◆ CONSIGNES ◆
a: Relevez chaque passage placé entre guillemets « » dans l'article sur les films dystopiques et l'euthanasie.
b: Poursuivez l'article sur les films dystopiques et l'euthanasie après sa dernière phrase.

◆ EXTRAIT DE PAGE ◆
··········
« Soleil vert » et « Plan 75 » : deux films dystopiques pour alimenter la réflexion sur l’euthanasie

« Aujourd’hui, le Parlement a voté la loi dite “Plan 75”, qui accorde aux citoyens de 75 ans et plus le droit à l’euthanasie, pour lutter contre le vieillissement de la population. »

Voici les mots qui ouvrent Plan 75, film japonais réalisé par Chie Hayakawa et récompensé d’une mention spéciale de la Caméra d’or au dernier Festival de Cannes. En installant sa dystopie dans un futur proche, et dans un monde qui ressemble à s’y méprendre au nôtre, la réalisatrice interroge les possibles dérives d’une société qui, en achevant de confondre liberté et libéralisme, transforme ses personnes âgées en marchandises comme les autres.

En effet, si l’on accorde aux personnes âgées le droit à l’euthanasie, et que la démarche est jusqu’à la fin du film présentée comme un choix personnel, où le participant est conscient et volontaire (d’ailleurs, il est spécifié à plusieurs reprises que « dans le cas où [il changerait] d’avis, [il peut] renoncer à tout moment »), ce sont les conditions mêmes de ce choix que Chie Hayakawa interroge.
··········
◆ MATÉRIEL FOURNI ◆
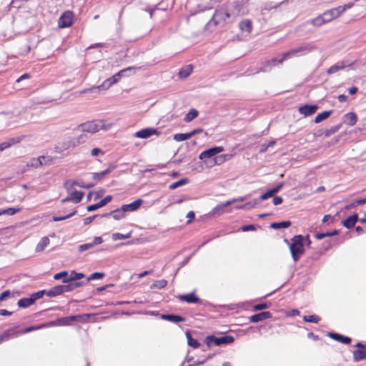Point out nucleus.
··········
◆ RÉPONSES ATTENDUES ◆
a:
- « Soleil vert »
- « Plan 75 »
- « Aujourd'hui, le Parlement a voté la loi dite “Plan 75”, qui accorde aux citoyens de 75 ans et plus le droit à l'euthanasie, pour lutter contre le vieillissement de la population. »
- « dans le cas où [il changerait] d'avis, [il peut] renoncer à tout moment »

b:
Cinquante auparavant, un autre film, lui aussi film d’anticipation dystopique, interrogeait les rapports entre capitalisme et euthanasie active des personnes âgées ou vulnérables. Soleil vert (Soylent Green en anglais), film américain sorti en 1973, imagine un New York de 2022 surpeuplé, où la population – masquée – est ravagée par les épidémies, souffre du réchauffement climatique et, conséquence directe du dérèglement, de pénuries de nourriture. Dans ce monde désolé et au bord de l’implosion où les pauvres s’entassent par centaines dans les rues et dans les églises, certains bâtiments sont préservés de la chaleur et de l’insalubrité.

C’est le cas des immeubles où sont logés les cadres et dirigeants de Soylent, l’entreprise la plus puissante de la ville, qui vend à la population affamée – tout en en organisant le rationnement – des portions hyperprotéinées qui leur permettent de survivre. L’autre bâtiment préservé et immaculé est le centre d’euthanasie. Dans ce film aussi, les citoyens, en majorité des citoyens âgés, se rendent volontairement au centre ; là aussi, la notion de choix, étant donné les conditions de vie des personnes concernées, est sérieusement mise en question.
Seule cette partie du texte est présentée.